I seem to be getting mildly obsessed by the origin of street names in Soho.
This one, Bateman Street, which connects Dean Street to Greek Street was named after the owners of the great house along one side of which it originally lay.
Monmouth House was a very grand and huge house, the back of which is marked by Bateman Street, whilst its front faced onto Soho Square, then known as King’s Square. It was designed by Christopher Wren for the Duke of Monmouth, the illegitimate son of Charles II, in 1677. He didn’t get long to enjoy the house, leading a failed rebellion against James I and losing his head as a consequence in 1685. It was snapped up (the house that is) by the Bateman family after which Bateman Street is known. There is also Bateman’s Buildings which runs straight down the middle of where the old house would have stood and into Soho Square to the north.
Bateman Street has two of the grand old Soho pubs. The Crown and Two Chairmen on the corner of Dean Street and the Dog and Duck on the corner of Frith Street.
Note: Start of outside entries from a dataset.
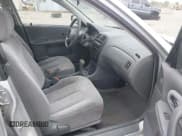 ✅ 2000 Mazda Protege DX • VIN: JM1BJ2225Y0211691 • Lot: 42464257. Listed on IAAI with 176,457 mi. Free auction sales archive from the USA and detailed vehicle history report at DreamBid. Image 5.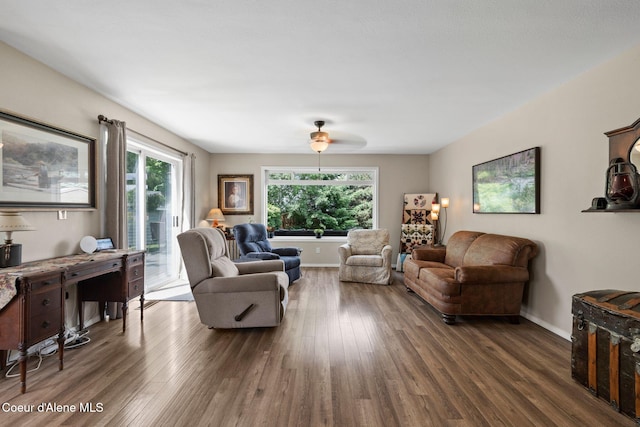 67 Spur Dr, Sandpoint, ID 83864 - living room with healthy amount of natural light, wood finished floors, and a ceiling fan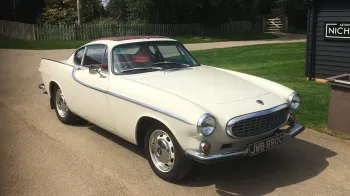 Front view of Classic Volvo in Olde English White with burgundy webasto roof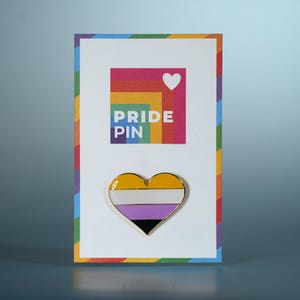 Op de afbeelding: Een hartvormige non-binaire pride pin met goud, wit, paars en zwart email. De pin wordt weergegeven op een kaart met een regenboogrand en de woorden "PRIDE PIN". Bovenop staat een regenboogvierkant met een wit hart.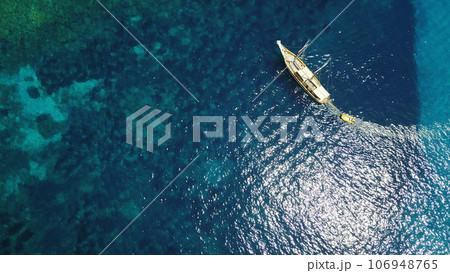 Aerial, boat and sailing in water, summer on ocean holiday and relax in freedom with nature from above. Yacht vacation, travel in Croatia and tropical cruise on sea adventure to island in sunshine. Aerial, boat and sailing in water, summer on ocean holiday and relax in freedom with nature from above. Yacht vacation, travel in Croatia and tropical cruise on sea adventure to island in sunshine. 106948765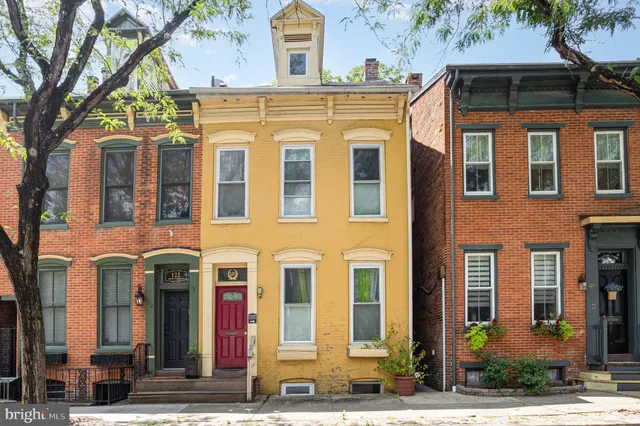 a front view of a multi story residential apartment building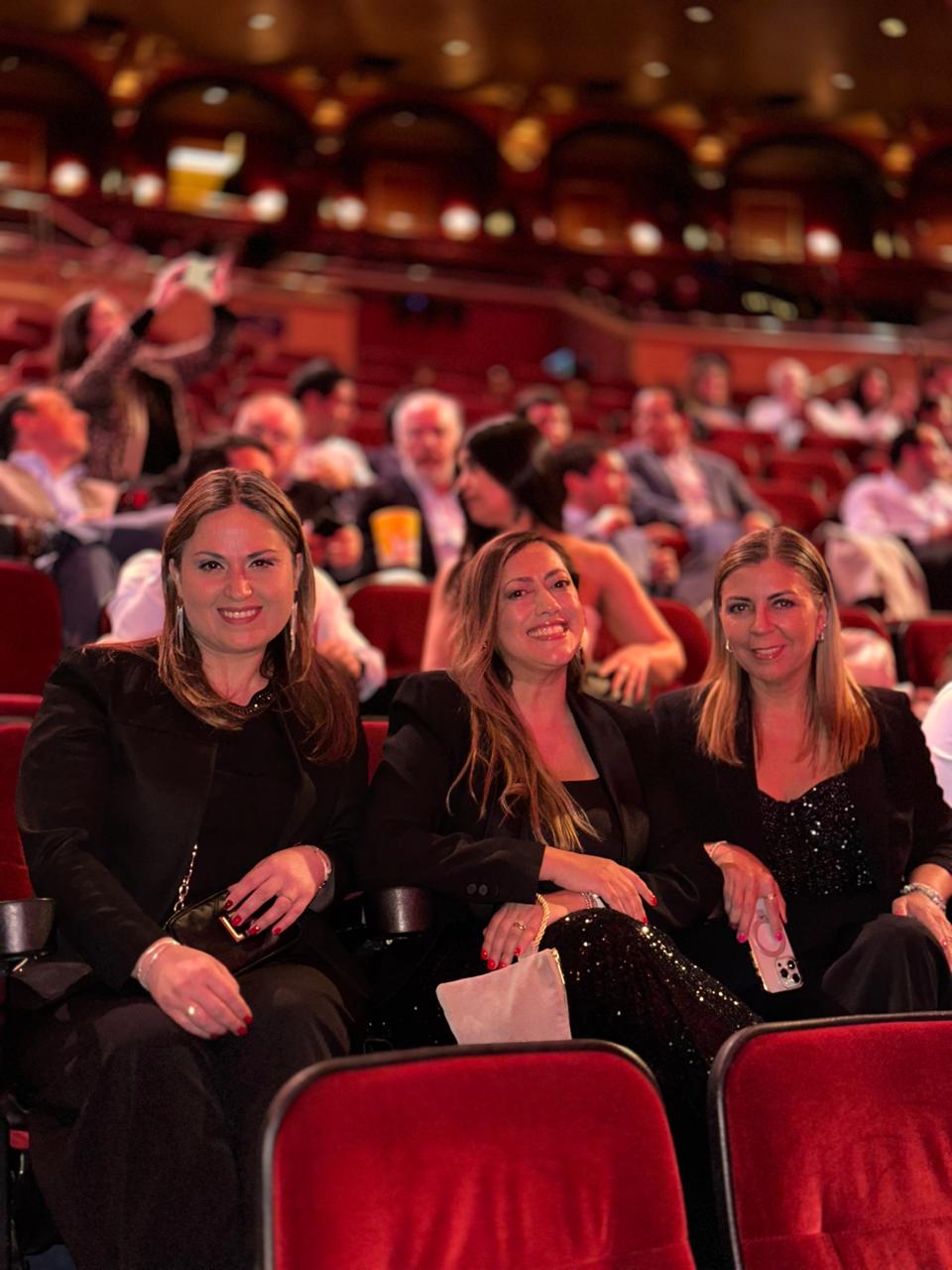 a living room with a couch a table and chairs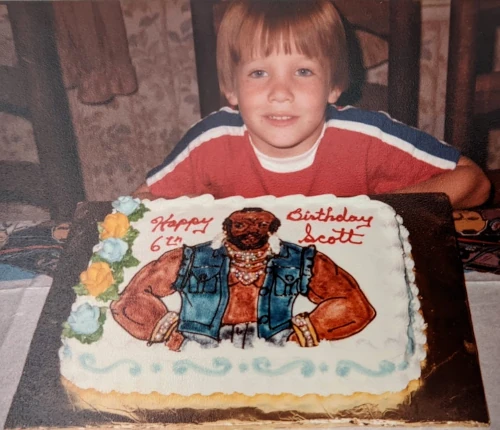 A Mr. T birthday cake and a happy child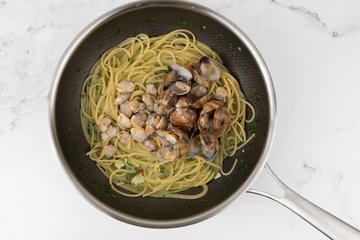 Clams and parsley tossed with the spaghetti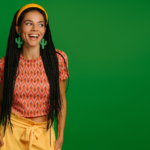 Young lady posing on green background.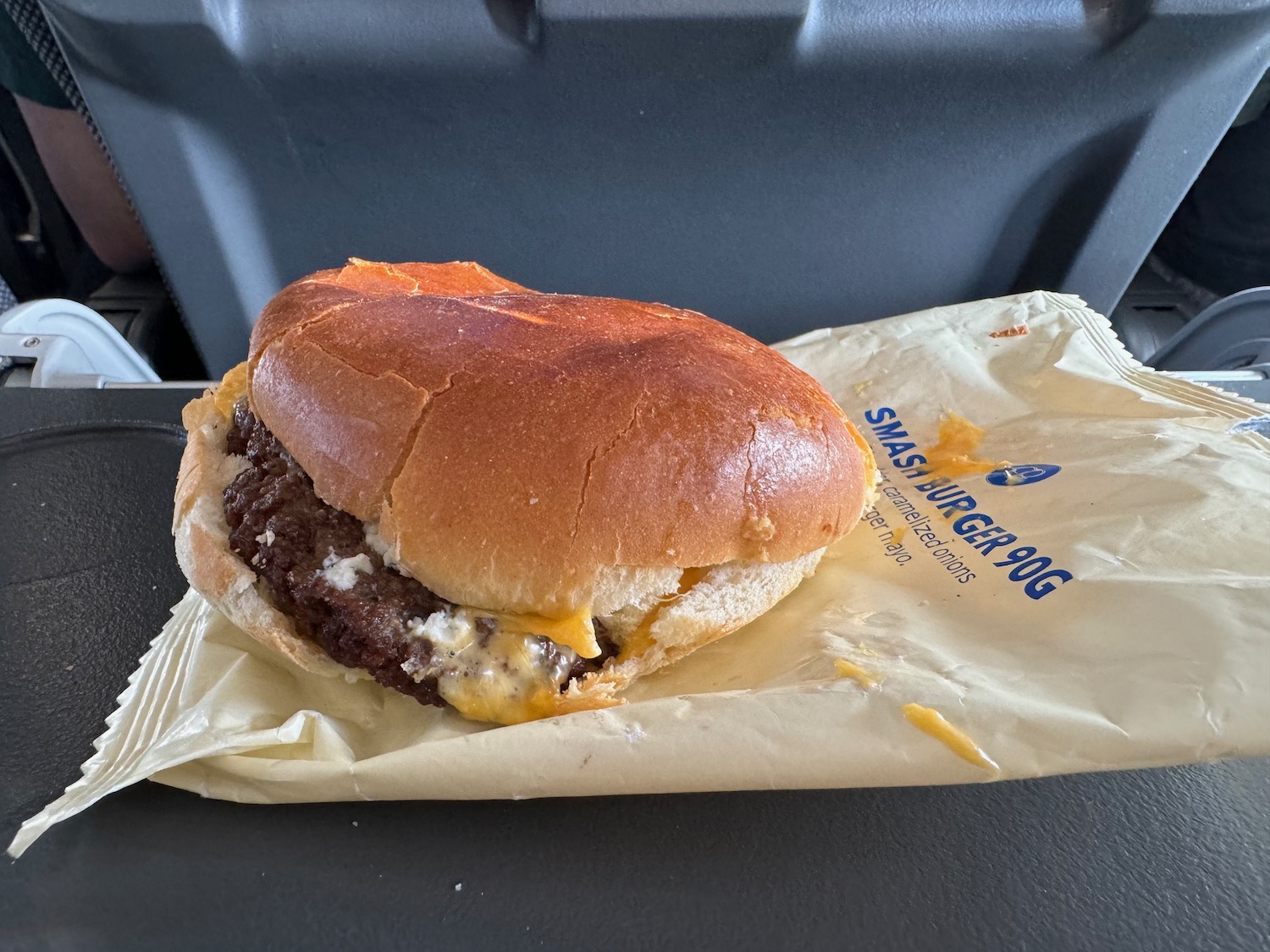 a burger on a paper wrapper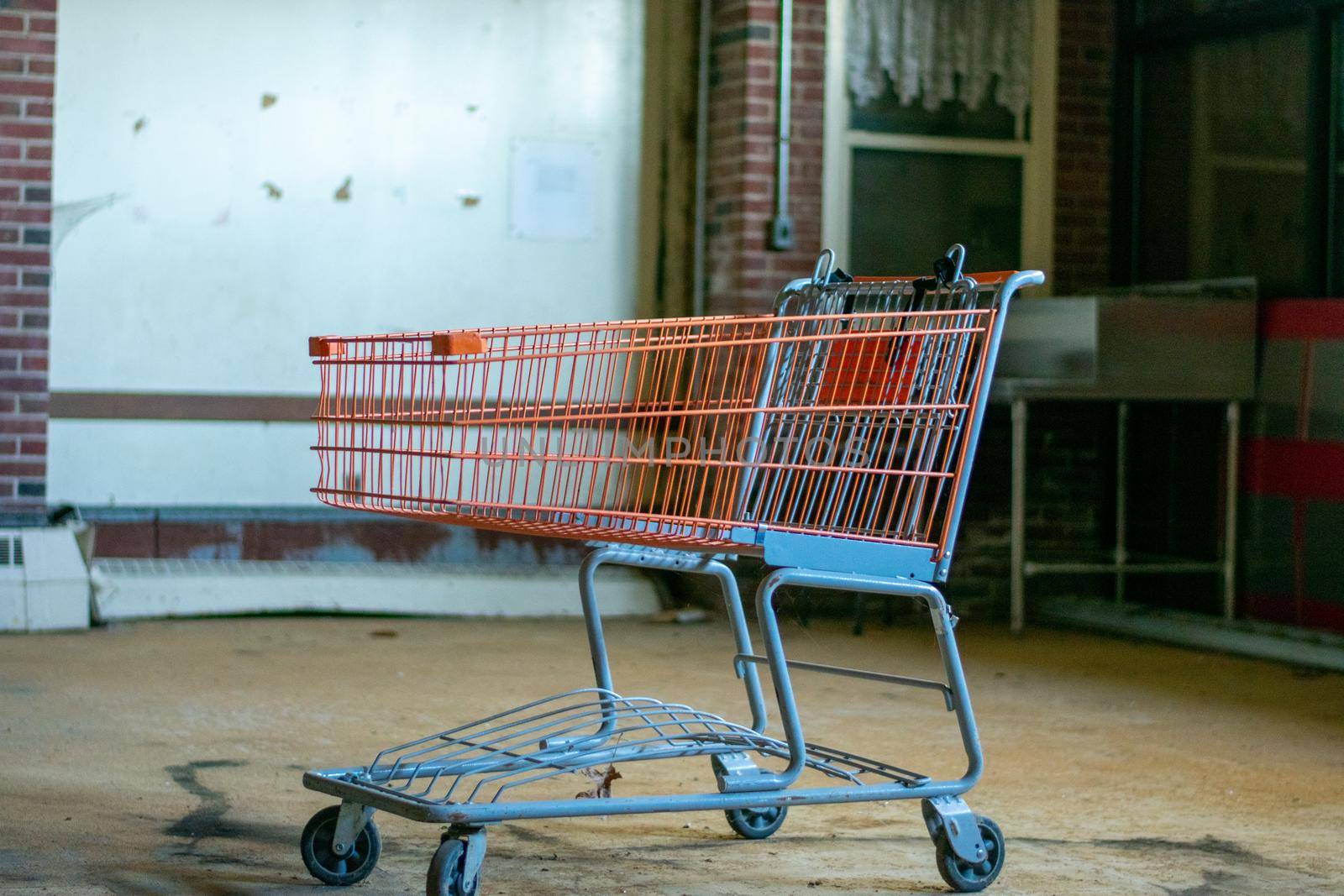 A Shopping Cart Inside an Empty Room in an Abandoned Building by bju12290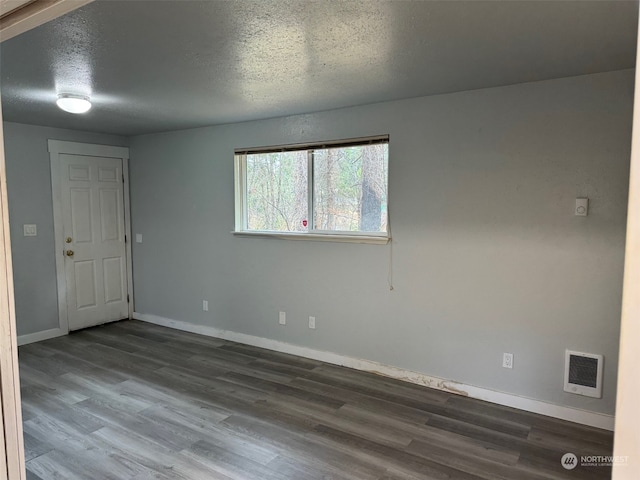 spare room with a textured ceiling and hardwood / wood-style floors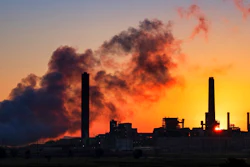 In this July 27, 2018, file photo, the Dave Johnson coal-fired power plant is silhouetted against the morning sun in Glenrock, Wyo. More than 300 businesses and investors are calling on the Biden administration to set an ambitious climate change goal that would cut U.S. greenhouse gas emissions by at least 50% below 2005 levels by 2030.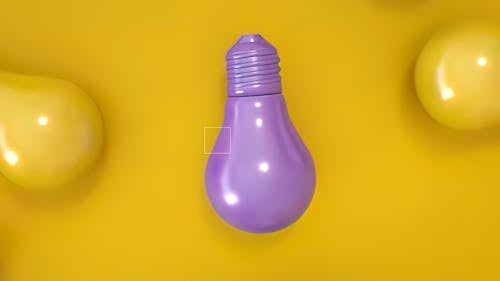 Purple bulb amongst Yellow bulbs on yellow background. leadership unique idea concept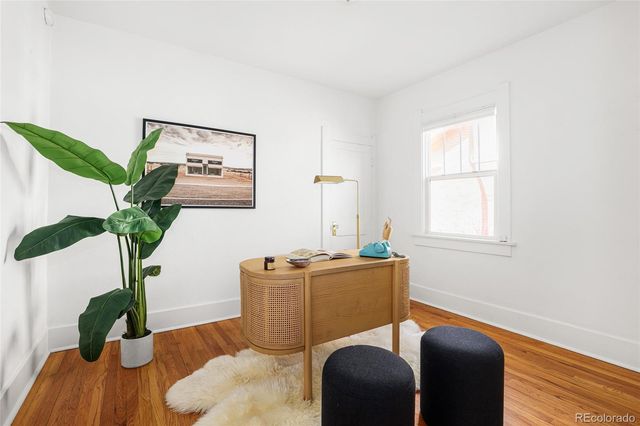 a work room with furniture and potted plant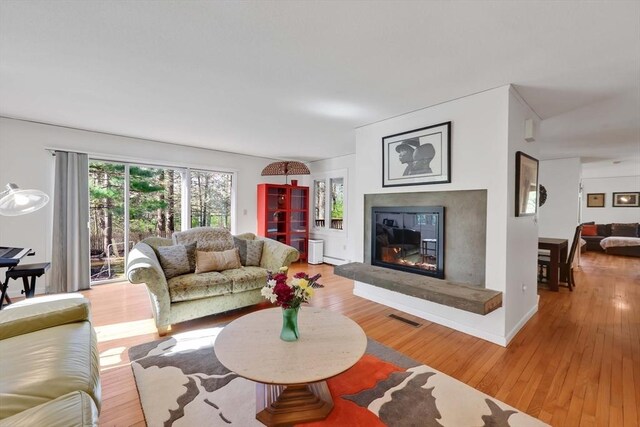 living area with light wood-style floors, a glass covered fireplace, and visible vents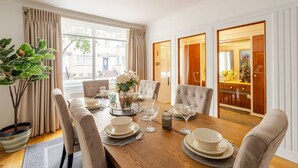 A dining room with a wooden table set for four, upholstered chairs, a chandelier, and a view of the street through large windows. - Extravagant 6 Bedroom Mansion by Mayfair London (London)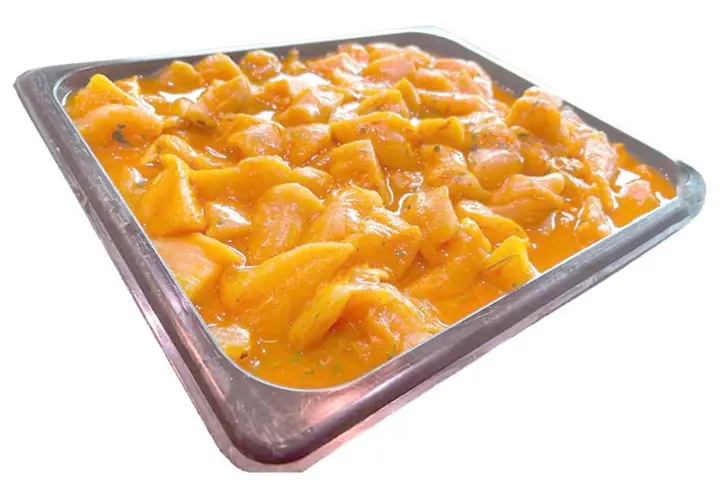 Bandeja metálica llena de trozos de pollo marinados en una salsa anaranjada, listos para convertirse en deliciosos pinchitos.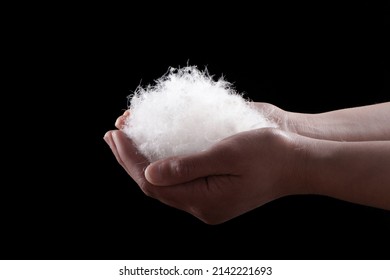 Soft Down Feather In Hand On Black Background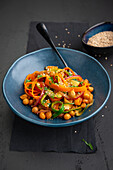 Fried vegan chickpea and vegetables with sesame seeds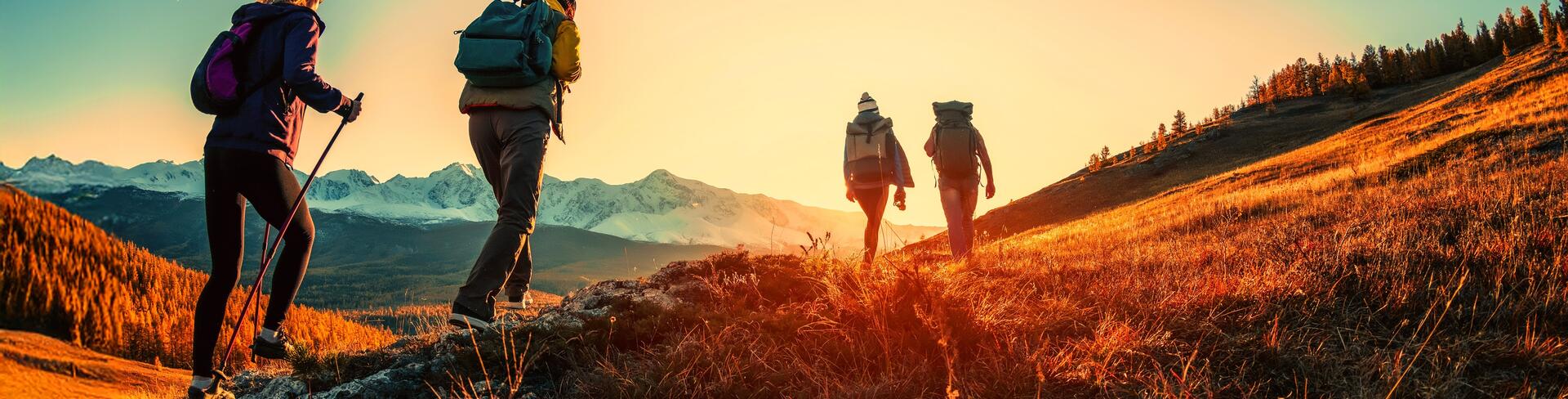 Hikers walking over mountain with sunset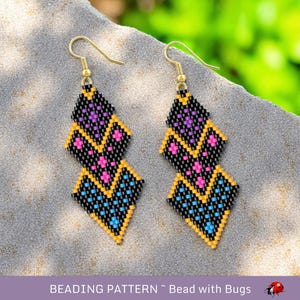 May include: A pair of beaded earrings with a geometric design. The earrings are black with yellow, pink, and blue accents. The earrings are hanging from gold hooks.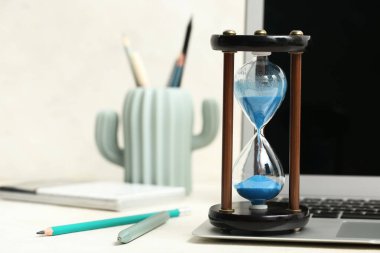 Ofisteki beyaz masada dizüstü bilgisayarı ve kırtasiyesi olan kum saati.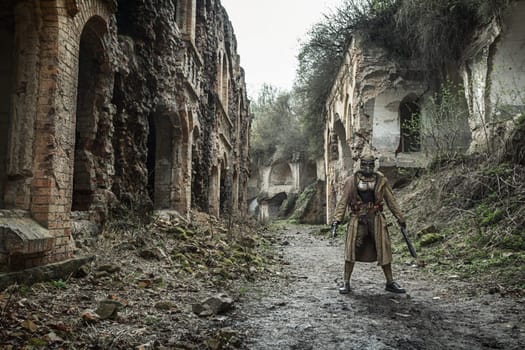 Nuclear post-apocalypse. Sole survivor in tatters and gas mask on the ruins of the destroyed city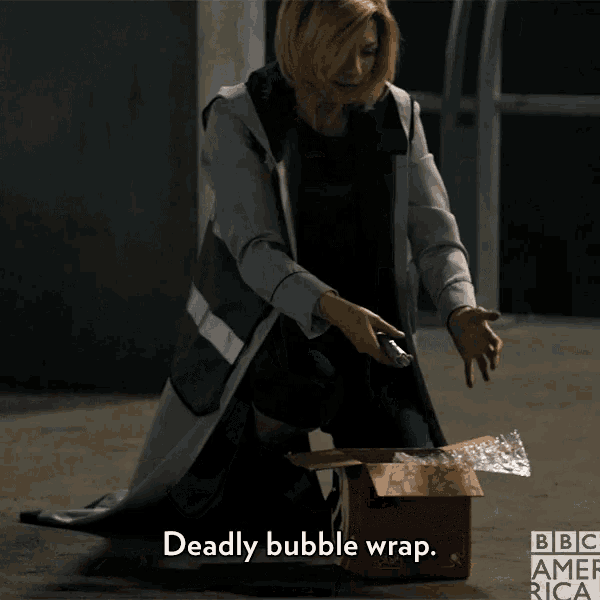 a woman is kneeling down next to a cardboard box that says deadly bubble wrap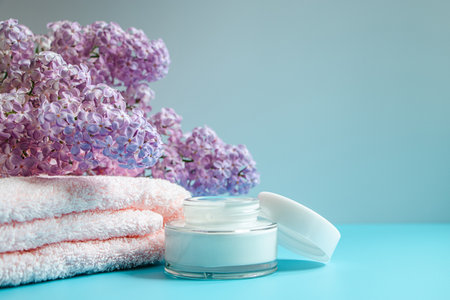 Spa and skin care concept. Towel, cream and soap on background of delicate lilac flowers.の写真素材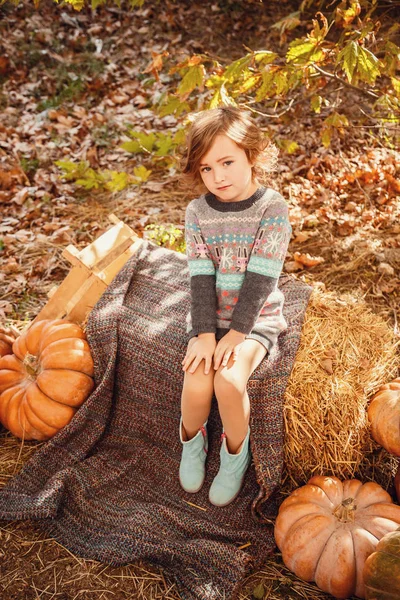 Entzückendes kleines Mädchen mit Herbstblättern im Schönheitspark — Stockfoto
High crimes have been commited by developers upon the body of The Crown and Two; its current incarnation is as a gastro pub and is painted grey. At least it is no longer purple. The Dog and Duck on the other hand is a lovely late 19th century pub, Soho’s finest and one of the best of its type in London. Worth a visit just to look at the wooden bar. In past years the beer was often “sticky” and the glasses perhaps not always the cleanest. Nowadays these faults have been rectified and the quality of the drinks is up to the standard of the architecture and decor of the pub.
The Crown and Two does have a very nice Indian restaurant opposite. Gopal’s is an old-fashioned, unfancy curry house but a good one. It was built on the site of Victorian London’s largest venereal disease hospital, the London Lock Hospital. Think of that as you chow down on your Chicken Tikka Masala, or perhaps not. Soho was a centre of the capital’s vice trade and the hospital was located here in 1862 for the convenience of its customers.
There remains a trace of the fruitier side of life in the neighbourhood. On the corner of Bateman’s Buildings there is an old school “Gentleman’s Club” which hosts “live erotic stage shows in a plush low-lit setting.” Apparently.